現代社会では、精神的な問題を抱えていると少しでも感じれば、すぐに診断を受け、薬物治療を受けることが当たり前になりつつあります。しかし、ハンセン氏は、これは「間違った善意」に基づく行動だと指摘します。多くの場合、子供の持つ本来の好奇心や旺盛なエネルギーが、ADHDという発達障害と誤診されている可能性があるのです。

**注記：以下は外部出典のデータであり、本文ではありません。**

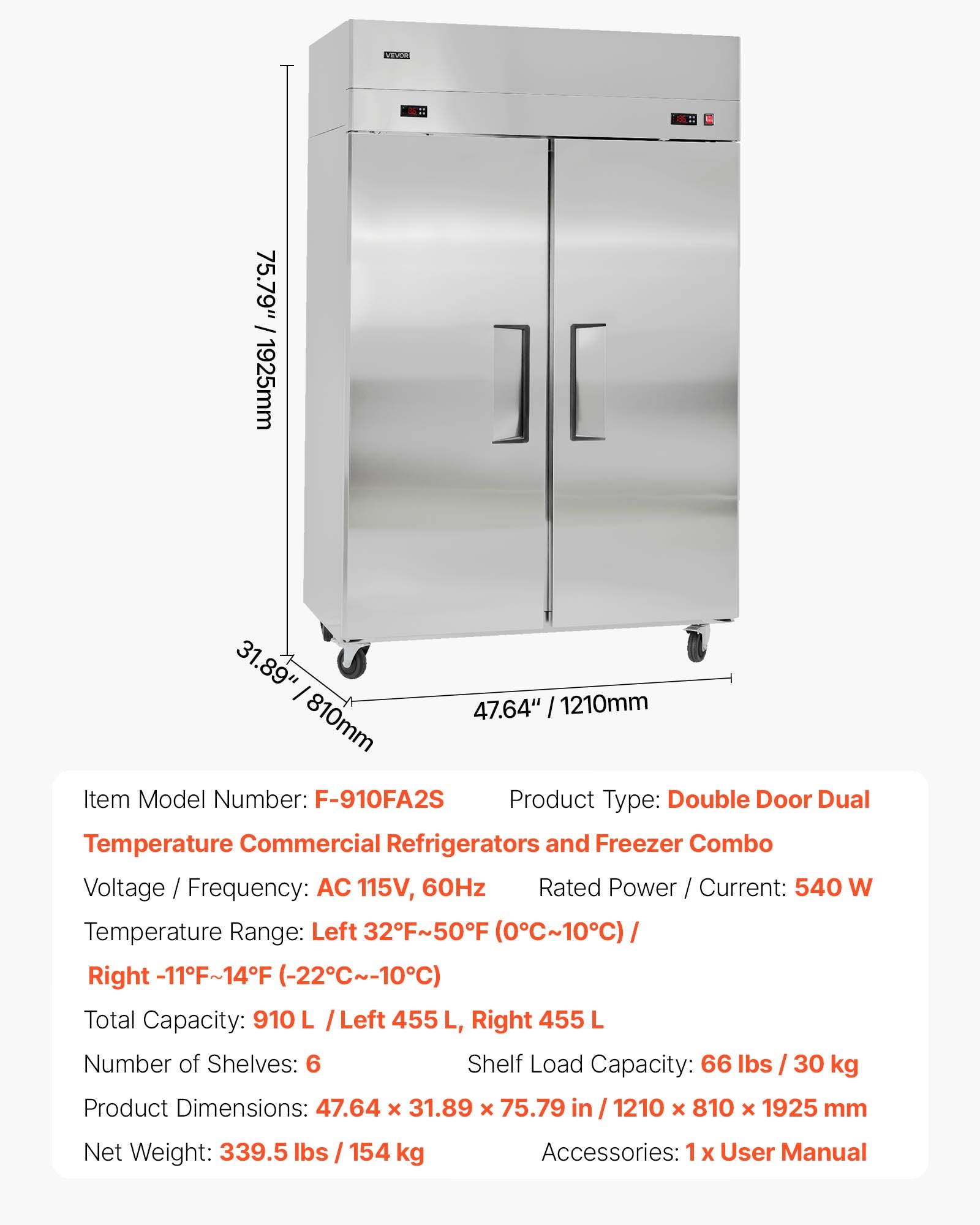 VEVOR

75.79" / 1925mm

31.89" / 810mm

47.64" / 1210mm

Item Model Number: F-910FA2S Product Type: Double Door Dual Temperature Commercial Refrigerators and Freezer Combo

Voltage / Frequency: AC 115V, 60Hz Rated Power / Current: 540 W

Temperature Range: Left 32°F~50°F (0°C~10°C) / Right -11°F~14°F (-22°C~-10°C)

Total Capacity: 910 L / Left 455 L, Right 455 L

Number of Shelves: 6 Shelf Load Capacity: 66 lbs / 30 kg

Product Dimensions: 47.64 × 31.89 × 75.79 in / 1210 × 810 × 1925 mm

Net Weight: 339.5 lbs / 154 kg Accessories: 1 x User Manual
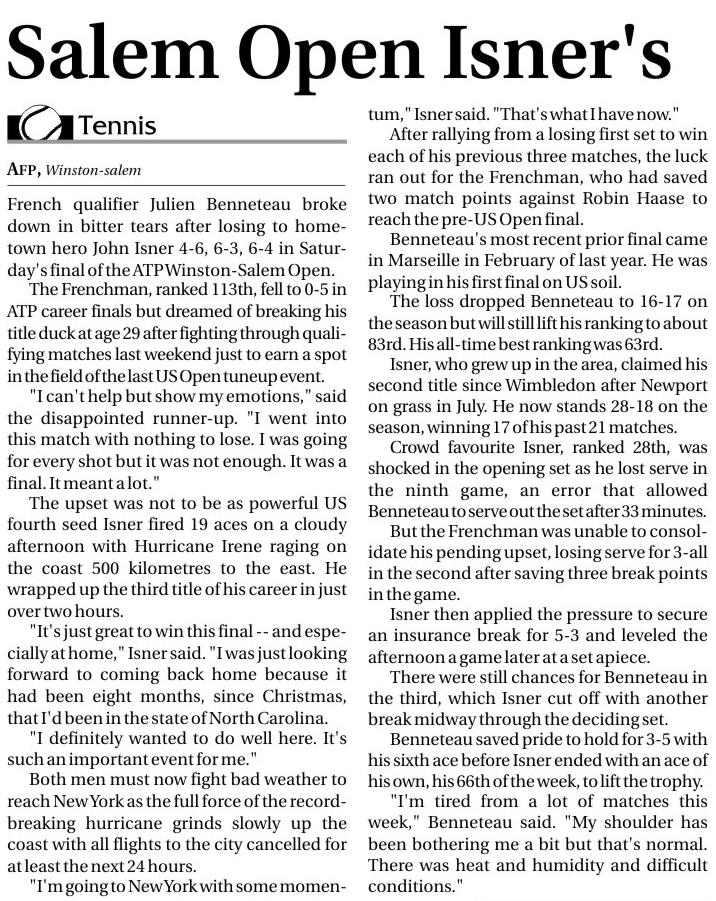 Salem Open Isner's

Tennis

AFP, Winston-salem

French qualifier Julien Benneteau broke down in bitter tears after losing to hometown hero John Isner 4-6, 6-3, 6-4 in Saturday's final of the ATP Winston-Salem Open.

The Frenchman, ranked 113th, fell to 0-5 in ATP career finals but dreamed of breaking his title duck at age 29 after fighting through qualifying matches last weekend just to earn a spot in the field of the last US Open tuneup event.

"I can't help but show my emotions," said the disappointed runner-up. "I went into this match with nothing to lose. I was going for every shot but it was not enough. It was a final. It meant a lot."

The upset was not to be as powerful US fourth seed Isner fired 19 aces on a cloudy afternoon with Hurricane Irene raging on the coast 500 kilometres to the east. He wrapped up the third title of his career in just over two hours.

"It's just great to win this final -- and especially at home," Isner said. "I was just looking forward to coming back home because it had been eight months, since Christmas, that I'd been in the state of North Carolina.

"I definitely wanted to do well here. It's such an important event for me."

Both men must now fight bad weather to reach New York as the full force of the record-breaking hurricane grinds slowly up the coast with all flights to the city cancelled for at least the next 24 hours.

"I'm going to New York with some momentum," Isner said. "That's what I have now."

After rallying from a losing first set to win each of his previous three matches, the luck ran out for the Frenchman, who had saved two match points against Robin Haase to reach the pre-US Open final.

Benneteau's most recent prior final came in Marseille in February of last year. He was playing in his first final on US soil.

The loss dropped Benneteau to 16-17 on the season but will still lift his ranking to about 83rd. His all-time best ranking was 63rd.

Isner, who grew up in the area, claimed his second title since Wimbledon after Newport on grass in July. He now stands 28-18 on the season, winning 17 of his past 21 matches.

Crowd favourite Isner, ranked 28th, was shocked in the opening set as he lost serve in the ninth game, an error that allowed Benneteau to serve out the set after 33 minutes.

But the Frenchman was unable to consolidate his pending upset, losing serve for 3-all in the second after saving three break points in the game.

Isner then applied the pressure to secure an insurance break for 5-3 and leveled the afternoon a game later at a set apiece.

There were still chances for Benneteau in the third, which Isner cut off with another break midway through the deciding set.

Benneteau saved pride to hold for 3-5 with his sixth ace before Isner ended with an ace of his own, his 66th of the week, to lift the trophy.

"I'm tired from a lot of matches this week," Benneteau said. "My shoulder has been bothering me a bit but that's normal. There was heat and humidity and difficult conditions."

例えば、同じ学年でも誕生日が遅い子供ほどADHDと診断される割合が高いというデータがあります。1月生まれと12月生まれの男子では、ADHDの診断率に40%もの差があるというのです。これは、単に成長の未熟さがADHDと誤解されている可能性を示唆しています。小学校低学年においては、11ヶ月の発達差は非常に大きいのです。

「正常」の範囲を広げる:多様性を尊重する社会へ

私たちは、物事を分類し、理解しようとする本能的な欲求を持っています。初めて出会う人や物事を、既存のカテゴリーに当てはめ、素早く判断することで、複雑な世界をシンプルに捉えようとするのです。そして、現代社会においては、精神医学の診断名がそのカテゴリーの一つとなっています。「あの人はADHDだ」「彼は双極性障害だ」といったレッテル貼りが蔓延し、「正常」の範囲が狭まっている現状に、ハンセン氏は懸念を示しています。

様々な個性を持つ子供たちのイラスト様々な個性を持つ子供たちのイラスト

診断名をつけること自体には何の価値もなく、むしろ現実を歪めてしまう危険性があるのです。診断は、本当に困っている人を助けるための最終手段であるべきであり、安易なレッテル貼りは避けるべきです。私たちが目指すべきは、多様性を尊重し、「正常」のスペクトラムを広く捉える社会ではないでしょうか。

まとめ:ADHDを考える新たな視点

ADHD診断の急増は、商業的利益や私たち自身の分類欲求が複雑に絡み合った結果と言えるでしょう。大切なのは、性急な診断に流されることなく、子供の個性や発達段階を丁寧に理解することです。真に薬物治療が必要な子供を見極め、適切なサポートを提供していくことが、私たち大人の責任と言えるでしょう。